Murphy’s erroneous ‘cure’ for poverty

Denis Murphy of the Urban Poor Associates spreads flawed analysis of the country’s poverty problem and then makes absurd recommendations to alleviate it. In his piece titled “Fighting against God” (Opinion, 5/3/13), he recommends that the poor be consulted because just like medical patients, they know best what is wrong with them and what they need. He says that if we do not listen to the poor, “we are missing the drive and intelligence of 25 percent of our people” and that if we oppose their demands,” we may end up fighting against God.” Murphy is recommending that to cure a sick person, the sick person himself must write the prescription!

He goes on to appropriate the words of the Pharisee Gamaliel in Acts 5:25-42: “Fellow Israelites, be careful with what you do with these men…. If their activity is of human origin, it will fail, but if it is from God, you may find yourself fighting against God.” Had the Inquirer bothered to read the passage, it would have found that Murphy ripped Gamaliel’s warning out of context because the disciples were not being stopped by the authorities from rescuing people from material poverty. They were preaching salvation from spiritual poverty through acceptance of Jesus Christ!

Murphy expands on his erroneous, self-serving interpretation of the Bible story, declaring that Gamaliel would tell those who will oppose the demands of the world’s poor people: “You are fighting God.” Murphy is so carried away by his bleeding heart that he takes wild liberties with the Scriptures by putting words into the mouth of one of its characters!

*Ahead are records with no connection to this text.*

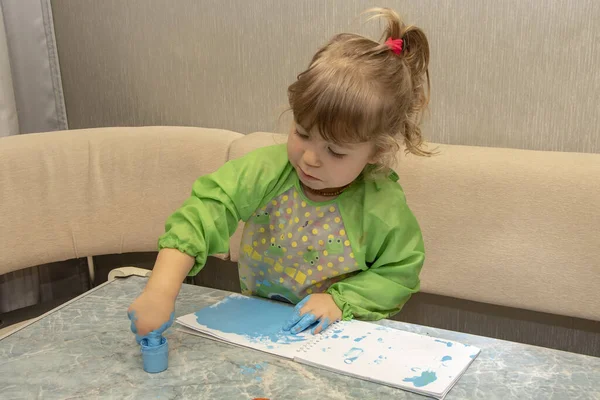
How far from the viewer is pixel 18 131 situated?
195 cm

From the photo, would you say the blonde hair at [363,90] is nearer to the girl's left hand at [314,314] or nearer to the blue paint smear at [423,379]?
the girl's left hand at [314,314]

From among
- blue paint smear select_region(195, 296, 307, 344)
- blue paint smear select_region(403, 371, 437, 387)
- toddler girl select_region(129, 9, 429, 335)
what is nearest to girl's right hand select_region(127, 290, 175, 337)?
toddler girl select_region(129, 9, 429, 335)

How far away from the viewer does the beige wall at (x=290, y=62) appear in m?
1.48

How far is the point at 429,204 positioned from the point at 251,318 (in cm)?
56

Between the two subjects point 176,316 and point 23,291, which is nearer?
point 176,316

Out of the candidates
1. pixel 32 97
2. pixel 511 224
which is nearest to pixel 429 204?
pixel 511 224

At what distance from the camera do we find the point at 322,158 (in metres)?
1.11

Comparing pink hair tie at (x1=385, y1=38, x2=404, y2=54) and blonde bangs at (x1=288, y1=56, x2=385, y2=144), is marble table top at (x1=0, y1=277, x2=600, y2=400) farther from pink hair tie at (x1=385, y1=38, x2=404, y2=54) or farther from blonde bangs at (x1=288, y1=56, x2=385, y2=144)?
pink hair tie at (x1=385, y1=38, x2=404, y2=54)

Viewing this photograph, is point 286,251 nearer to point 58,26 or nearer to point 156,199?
point 156,199

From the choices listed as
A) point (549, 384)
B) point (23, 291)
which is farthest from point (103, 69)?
point (549, 384)

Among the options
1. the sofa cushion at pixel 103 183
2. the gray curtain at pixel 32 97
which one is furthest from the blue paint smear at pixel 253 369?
the gray curtain at pixel 32 97

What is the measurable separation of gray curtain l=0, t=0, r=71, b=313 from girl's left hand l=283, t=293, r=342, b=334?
3.71ft

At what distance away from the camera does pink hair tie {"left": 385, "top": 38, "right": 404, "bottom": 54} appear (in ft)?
3.70

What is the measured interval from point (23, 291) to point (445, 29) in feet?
4.47
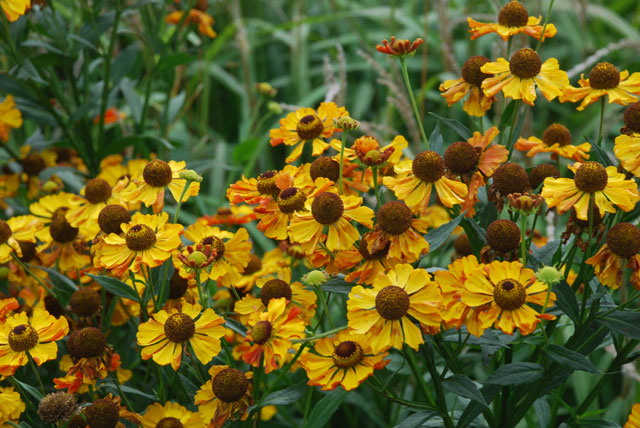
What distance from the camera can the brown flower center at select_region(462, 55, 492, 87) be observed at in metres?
1.10

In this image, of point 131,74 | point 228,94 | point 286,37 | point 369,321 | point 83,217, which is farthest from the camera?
point 228,94

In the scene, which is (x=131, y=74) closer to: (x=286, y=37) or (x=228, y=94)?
(x=286, y=37)

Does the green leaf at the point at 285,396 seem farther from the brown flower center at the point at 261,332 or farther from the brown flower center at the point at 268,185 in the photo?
the brown flower center at the point at 268,185

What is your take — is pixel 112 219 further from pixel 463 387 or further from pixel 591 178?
pixel 591 178

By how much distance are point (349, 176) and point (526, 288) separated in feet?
1.15

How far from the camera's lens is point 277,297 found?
40.0 inches

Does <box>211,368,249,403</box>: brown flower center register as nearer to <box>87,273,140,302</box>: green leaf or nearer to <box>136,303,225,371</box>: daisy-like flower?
<box>136,303,225,371</box>: daisy-like flower

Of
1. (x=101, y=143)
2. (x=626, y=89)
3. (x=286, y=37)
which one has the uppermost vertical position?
(x=626, y=89)

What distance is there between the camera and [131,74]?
1.98m

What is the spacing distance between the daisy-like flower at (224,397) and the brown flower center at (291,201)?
0.77 ft

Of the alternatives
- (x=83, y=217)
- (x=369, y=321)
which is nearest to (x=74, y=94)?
(x=83, y=217)

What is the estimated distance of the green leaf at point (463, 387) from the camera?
91 cm

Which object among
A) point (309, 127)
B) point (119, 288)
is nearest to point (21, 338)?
point (119, 288)

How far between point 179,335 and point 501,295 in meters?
0.43
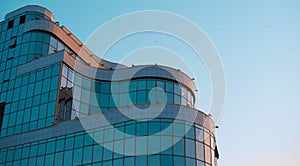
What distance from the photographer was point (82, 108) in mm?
56469

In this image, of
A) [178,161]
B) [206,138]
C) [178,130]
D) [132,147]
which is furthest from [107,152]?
[206,138]

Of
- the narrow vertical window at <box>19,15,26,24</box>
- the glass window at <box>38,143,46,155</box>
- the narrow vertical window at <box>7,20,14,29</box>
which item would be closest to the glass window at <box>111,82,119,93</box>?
the glass window at <box>38,143,46,155</box>

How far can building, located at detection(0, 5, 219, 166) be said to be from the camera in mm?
43969

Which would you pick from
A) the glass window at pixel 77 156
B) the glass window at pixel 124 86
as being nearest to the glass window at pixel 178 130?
the glass window at pixel 77 156

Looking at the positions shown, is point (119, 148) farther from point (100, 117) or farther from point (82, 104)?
point (82, 104)

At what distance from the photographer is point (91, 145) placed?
46.4 meters

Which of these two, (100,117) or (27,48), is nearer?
(100,117)

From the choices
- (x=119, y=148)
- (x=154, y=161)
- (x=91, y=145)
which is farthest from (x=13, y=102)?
(x=154, y=161)

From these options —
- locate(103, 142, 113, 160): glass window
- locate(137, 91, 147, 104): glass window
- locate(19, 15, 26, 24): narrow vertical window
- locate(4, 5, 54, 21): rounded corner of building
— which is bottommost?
locate(103, 142, 113, 160): glass window

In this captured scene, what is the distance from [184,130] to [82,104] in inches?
705

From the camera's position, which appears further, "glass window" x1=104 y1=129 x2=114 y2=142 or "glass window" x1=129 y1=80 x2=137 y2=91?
"glass window" x1=129 y1=80 x2=137 y2=91

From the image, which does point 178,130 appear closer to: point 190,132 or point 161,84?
point 190,132

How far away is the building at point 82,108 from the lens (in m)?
44.0

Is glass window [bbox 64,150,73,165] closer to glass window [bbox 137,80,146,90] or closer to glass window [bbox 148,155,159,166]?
glass window [bbox 148,155,159,166]
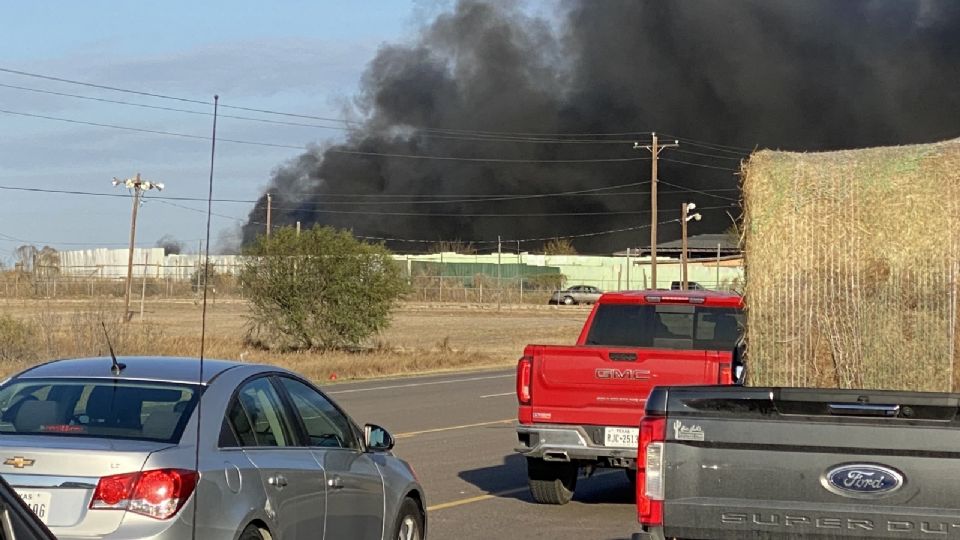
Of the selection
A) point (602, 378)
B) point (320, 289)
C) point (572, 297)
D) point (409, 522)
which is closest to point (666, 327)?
point (602, 378)

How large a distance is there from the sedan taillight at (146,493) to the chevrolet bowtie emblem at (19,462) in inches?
12.3

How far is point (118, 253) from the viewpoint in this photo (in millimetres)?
107125

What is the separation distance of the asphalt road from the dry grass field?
5.89 meters

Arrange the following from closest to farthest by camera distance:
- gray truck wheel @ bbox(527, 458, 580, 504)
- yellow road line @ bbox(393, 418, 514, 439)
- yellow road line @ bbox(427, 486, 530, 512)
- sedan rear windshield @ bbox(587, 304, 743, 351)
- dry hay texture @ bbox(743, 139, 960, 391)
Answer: dry hay texture @ bbox(743, 139, 960, 391), yellow road line @ bbox(427, 486, 530, 512), gray truck wheel @ bbox(527, 458, 580, 504), sedan rear windshield @ bbox(587, 304, 743, 351), yellow road line @ bbox(393, 418, 514, 439)

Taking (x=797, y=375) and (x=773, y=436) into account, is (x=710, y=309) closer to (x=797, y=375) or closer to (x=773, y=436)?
(x=797, y=375)

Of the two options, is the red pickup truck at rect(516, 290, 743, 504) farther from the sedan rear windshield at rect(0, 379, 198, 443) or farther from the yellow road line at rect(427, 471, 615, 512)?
the sedan rear windshield at rect(0, 379, 198, 443)

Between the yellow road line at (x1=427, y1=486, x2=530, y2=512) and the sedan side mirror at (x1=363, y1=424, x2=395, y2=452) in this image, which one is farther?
the yellow road line at (x1=427, y1=486, x2=530, y2=512)

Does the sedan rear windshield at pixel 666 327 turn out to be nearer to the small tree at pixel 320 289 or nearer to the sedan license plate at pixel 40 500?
the sedan license plate at pixel 40 500

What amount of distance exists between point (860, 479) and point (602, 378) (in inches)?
253

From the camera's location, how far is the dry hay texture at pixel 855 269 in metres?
7.98

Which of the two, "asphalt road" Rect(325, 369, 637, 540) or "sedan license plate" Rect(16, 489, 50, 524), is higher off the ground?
"sedan license plate" Rect(16, 489, 50, 524)

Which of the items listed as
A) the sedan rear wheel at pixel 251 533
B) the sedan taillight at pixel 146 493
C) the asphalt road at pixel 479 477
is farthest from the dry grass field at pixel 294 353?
the sedan taillight at pixel 146 493

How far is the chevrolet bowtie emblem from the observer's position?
600 cm

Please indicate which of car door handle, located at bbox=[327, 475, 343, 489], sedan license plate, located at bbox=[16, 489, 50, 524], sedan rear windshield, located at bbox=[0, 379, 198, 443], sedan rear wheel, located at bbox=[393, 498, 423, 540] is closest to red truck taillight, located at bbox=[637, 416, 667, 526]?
car door handle, located at bbox=[327, 475, 343, 489]
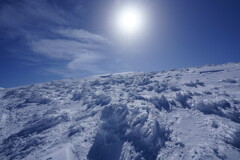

In his article “Not the ‘gates of hell’ but worse” (Opinion, 6/5/13), he declared: “The poor need help. No one escapes poverty by himself or herself. Not Batman, Superman, or even the Irish superhero Finn McCool, who is so strong he can lift himself up by the scruff of his neck, can manage to get out of poverty unaided.”

Murphy has been in the country for 43 years and has not heard how so many Chinese came to this country with only the shirts on their backs, dreams for a better life and the capacity and willingness to work and sacrifice to achieve the dream; how these Chinese were derided by Filipinos and how they soon silenced and shamed Filipinos after they took over the economy of the country in just a few generations. Had he bothered to study this Chinese phenomenon, he would have seen that to people who are determined to progress and who pay the requisites, pro-poor government and private programs and aid are not necessary.

He also does not consider that in the not-so-distant past, 90 percent of Filipinos were poor, but poverty incidence has since then shrunk to 28 percent. Chances are those 62 percent who have graduated from poverty practically did it on their own without the government services and benefits that all residents of this country are entitled to. The experience of the Chinese and the 62 percent of Filipinos only shows that in this country, poverty is not an unconquerable enemy to those who pay the price in terms of sweat, sacrifice, discipline, intelligence and wisdom.

A good indicator that a person has what it takes to escape poverty is when they do not listen to people like Murphy who say that the world must make allowances for them, but instead are willing to make the necessary adjustment in their attitudes and actions to make a go for the better life.